■ WORK ITEM
The answer must be an exact copy of every record.

Collected data entries:
━━━━

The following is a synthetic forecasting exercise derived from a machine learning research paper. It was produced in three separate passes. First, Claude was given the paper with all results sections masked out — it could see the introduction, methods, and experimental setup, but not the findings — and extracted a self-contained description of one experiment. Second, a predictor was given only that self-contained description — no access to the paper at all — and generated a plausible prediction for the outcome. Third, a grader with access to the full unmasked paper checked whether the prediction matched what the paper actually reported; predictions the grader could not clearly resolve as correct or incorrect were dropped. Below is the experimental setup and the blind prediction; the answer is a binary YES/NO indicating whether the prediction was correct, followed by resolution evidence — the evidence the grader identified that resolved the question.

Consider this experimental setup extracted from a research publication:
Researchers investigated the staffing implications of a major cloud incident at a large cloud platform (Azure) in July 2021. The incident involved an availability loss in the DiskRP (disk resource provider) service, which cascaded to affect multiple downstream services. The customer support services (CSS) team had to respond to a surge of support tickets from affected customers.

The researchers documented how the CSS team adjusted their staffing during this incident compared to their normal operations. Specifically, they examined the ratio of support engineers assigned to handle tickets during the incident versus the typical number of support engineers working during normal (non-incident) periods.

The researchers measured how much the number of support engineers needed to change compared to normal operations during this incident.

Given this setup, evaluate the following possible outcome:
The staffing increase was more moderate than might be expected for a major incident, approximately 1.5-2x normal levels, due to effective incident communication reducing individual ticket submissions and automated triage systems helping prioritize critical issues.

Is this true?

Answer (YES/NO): YES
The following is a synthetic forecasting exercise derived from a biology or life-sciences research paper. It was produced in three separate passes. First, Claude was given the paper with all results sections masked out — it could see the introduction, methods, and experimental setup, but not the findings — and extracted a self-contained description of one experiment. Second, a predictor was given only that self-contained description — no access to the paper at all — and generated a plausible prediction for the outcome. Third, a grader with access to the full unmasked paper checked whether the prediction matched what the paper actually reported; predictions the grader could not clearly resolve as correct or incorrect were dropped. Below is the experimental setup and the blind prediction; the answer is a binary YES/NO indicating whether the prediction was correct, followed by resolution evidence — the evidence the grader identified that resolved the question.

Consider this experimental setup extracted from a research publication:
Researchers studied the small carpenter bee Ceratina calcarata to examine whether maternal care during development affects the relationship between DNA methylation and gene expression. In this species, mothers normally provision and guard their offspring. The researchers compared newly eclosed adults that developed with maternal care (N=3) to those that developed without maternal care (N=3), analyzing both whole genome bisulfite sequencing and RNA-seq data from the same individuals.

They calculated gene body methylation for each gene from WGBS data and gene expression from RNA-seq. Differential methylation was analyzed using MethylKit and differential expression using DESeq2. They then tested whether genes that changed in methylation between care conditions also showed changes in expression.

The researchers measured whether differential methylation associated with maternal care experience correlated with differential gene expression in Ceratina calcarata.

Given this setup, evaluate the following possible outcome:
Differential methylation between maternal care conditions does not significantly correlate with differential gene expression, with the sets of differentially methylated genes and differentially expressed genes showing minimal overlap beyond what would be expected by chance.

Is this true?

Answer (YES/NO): YES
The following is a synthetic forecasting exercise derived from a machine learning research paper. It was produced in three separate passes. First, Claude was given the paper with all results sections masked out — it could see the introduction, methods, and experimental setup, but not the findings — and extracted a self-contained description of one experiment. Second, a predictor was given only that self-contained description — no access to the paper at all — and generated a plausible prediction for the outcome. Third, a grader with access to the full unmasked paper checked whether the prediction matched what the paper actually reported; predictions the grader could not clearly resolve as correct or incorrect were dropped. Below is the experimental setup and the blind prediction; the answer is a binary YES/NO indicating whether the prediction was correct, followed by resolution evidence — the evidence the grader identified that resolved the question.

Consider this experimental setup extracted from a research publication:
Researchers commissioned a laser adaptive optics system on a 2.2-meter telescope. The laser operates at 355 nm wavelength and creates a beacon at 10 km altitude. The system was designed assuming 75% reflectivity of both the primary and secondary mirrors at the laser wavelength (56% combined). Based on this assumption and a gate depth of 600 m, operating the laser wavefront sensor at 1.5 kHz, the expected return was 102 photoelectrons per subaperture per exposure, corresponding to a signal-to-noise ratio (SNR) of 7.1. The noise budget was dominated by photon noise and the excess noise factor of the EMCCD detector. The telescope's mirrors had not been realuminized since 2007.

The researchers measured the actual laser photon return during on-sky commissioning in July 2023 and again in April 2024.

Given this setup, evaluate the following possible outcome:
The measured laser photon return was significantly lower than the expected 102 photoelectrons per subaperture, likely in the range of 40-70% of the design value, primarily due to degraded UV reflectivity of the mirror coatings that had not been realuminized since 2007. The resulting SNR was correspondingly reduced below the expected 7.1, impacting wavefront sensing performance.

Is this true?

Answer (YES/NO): YES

━━━━

■ WORKED SOLUTION
The following is a synthetic forecasting exercise derived from a machine learning research paper. It was produced in three separate passes. First, Claude was given the paper with all results sections masked out — it could see the introduction, methods, and experimental setup, but not the findings — and extracted a self-contained description of one experiment. Second, a predictor was given only that self-contained description — no access to the paper at all — and generated a plausible prediction for the outcome. Third, a grader with access to the full unmasked paper checked whether the prediction matched what the paper actually reported; predictions the grader could not clearly resolve as correct or incorrect were dropped. Below is the experimental setup and the blind prediction; the answer is a binary YES/NO indicating whether the prediction was correct, followed by resolution evidence — the evidence the grader identified that resolved the question.

Consider this experimental setup extracted from a research publication:
Researchers investigated the staffing implications of a major cloud incident at a large cloud platform (Azure) in July 2021. The incident involved an availability loss in the DiskRP (disk resource provider) service, which cascaded to affect multiple downstream services. The customer support services (CSS) team had to respond to a surge of support tickets from affected customers.

The researchers documented how the CSS team adjusted their staffing during this incident compared to their normal operations. Specifically, they examined the ratio of support engineers assigned to handle tickets during the incident versus the typical number of support engineers working during normal (non-incident) periods.

The researchers measured how much the number of support engineers needed to change compared to normal operations during this incident.

Given this setup, evaluate the following possible outcome:
The staffing increase was more moderate than might be expected for a major incident, approximately 1.5-2x normal levels, due to effective incident communication reducing individual ticket submissions and automated triage systems helping prioritize critical issues.

Is this true?

Answer (YES/NO): YES
The following is a synthetic forecasting exercise derived from a biology or life-sciences research paper. It was produced in three separate passes. First, Claude was given the paper with all results sections masked out — it could see the introduction, methods, and experimental setup, but not the findings — and extracted a self-contained description of one experiment. Second, a predictor was given only that self-contained description — no access to the paper at all — and generated a plausible prediction for the outcome. Third, a grader with access to the full unmasked paper checked whether the prediction matched what the paper actually reported; predictions the grader could not clearly resolve as correct or incorrect were dropped. Below is the experimental setup and the blind prediction; the answer is a binary YES/NO indicating whether the prediction was correct, followed by resolution evidence — the evidence the grader identified that resolved the question.

Consider this experimental setup extracted from a research publication:
Researchers studied the small carpenter bee Ceratina calcarata to examine whether maternal care during development affects the relationship between DNA methylation and gene expression. In this species, mothers normally provision and guard their offspring. The researchers compared newly eclosed adults that developed with maternal care (N=3) to those that developed without maternal care (N=3), analyzing both whole genome bisulfite sequencing and RNA-seq data from the same individuals.

They calculated gene body methylation for each gene from WGBS data and gene expression from RNA-seq. Differential methylation was analyzed using MethylKit and differential expression using DESeq2. They then tested whether genes that changed in methylation between care conditions also showed changes in expression.

The researchers measured whether differential methylation associated with maternal care experience correlated with differential gene expression in Ceratina calcarata.

Given this setup, evaluate the following possible outcome:
Differential methylation between maternal care conditions does not significantly correlate with differential gene expression, with the sets of differentially methylated genes and differentially expressed genes showing minimal overlap beyond what would be expected by chance.

Is this true?

Answer (YES/NO): YES
The following is a synthetic forecasting exercise derived from a machine learning research paper. It was produced in three separate passes. First, Claude was given the paper with all results sections masked out — it could see the introduction, methods, and experimental setup, but not the findings — and extracted a self-contained description of one experiment. Second, a predictor was given only that self-contained description — no access to the paper at all — and generated a plausible prediction for the outcome. Third, a grader with access to the full unmasked paper checked whether the prediction matched what the paper actually reported; predictions the grader could not clearly resolve as correct or incorrect were dropped. Below is the experimental setup and the blind prediction; the answer is a binary YES/NO indicating whether the prediction was correct, followed by resolution evidence — the evidence the grader identified that resolved the question.

Consider this experimental setup extracted from a research publication:
Researchers commissioned a laser adaptive optics system on a 2.2-meter telescope. The laser operates at 355 nm wavelength and creates a beacon at 10 km altitude. The system was designed assuming 75% reflectivity of both the primary and secondary mirrors at the laser wavelength (56% combined). Based on this assumption and a gate depth of 600 m, operating the laser wavefront sensor at 1.5 kHz, the expected return was 102 photoelectrons per subaperture per exposure, corresponding to a signal-to-noise ratio (SNR) of 7.1. The noise budget was dominated by photon noise and the excess noise factor of the EMCCD detector. The telescope's mirrors had not been realuminized since 2007.

The researchers measured the actual laser photon return during on-sky commissioning in July 2023 and again in April 2024.

Given this setup, evaluate the following possible outcome:
The measured laser photon return was significantly lower than the expected 102 photoelectrons per subaperture, likely in the range of 40-70% of the design value, primarily due to degraded UV reflectivity of the mirror coatings that had not been realuminized since 2007. The resulting SNR was correspondingly reduced below the expected 7.1, impacting wavefront sensing performance.

Is this true?

Answer (YES/NO): YES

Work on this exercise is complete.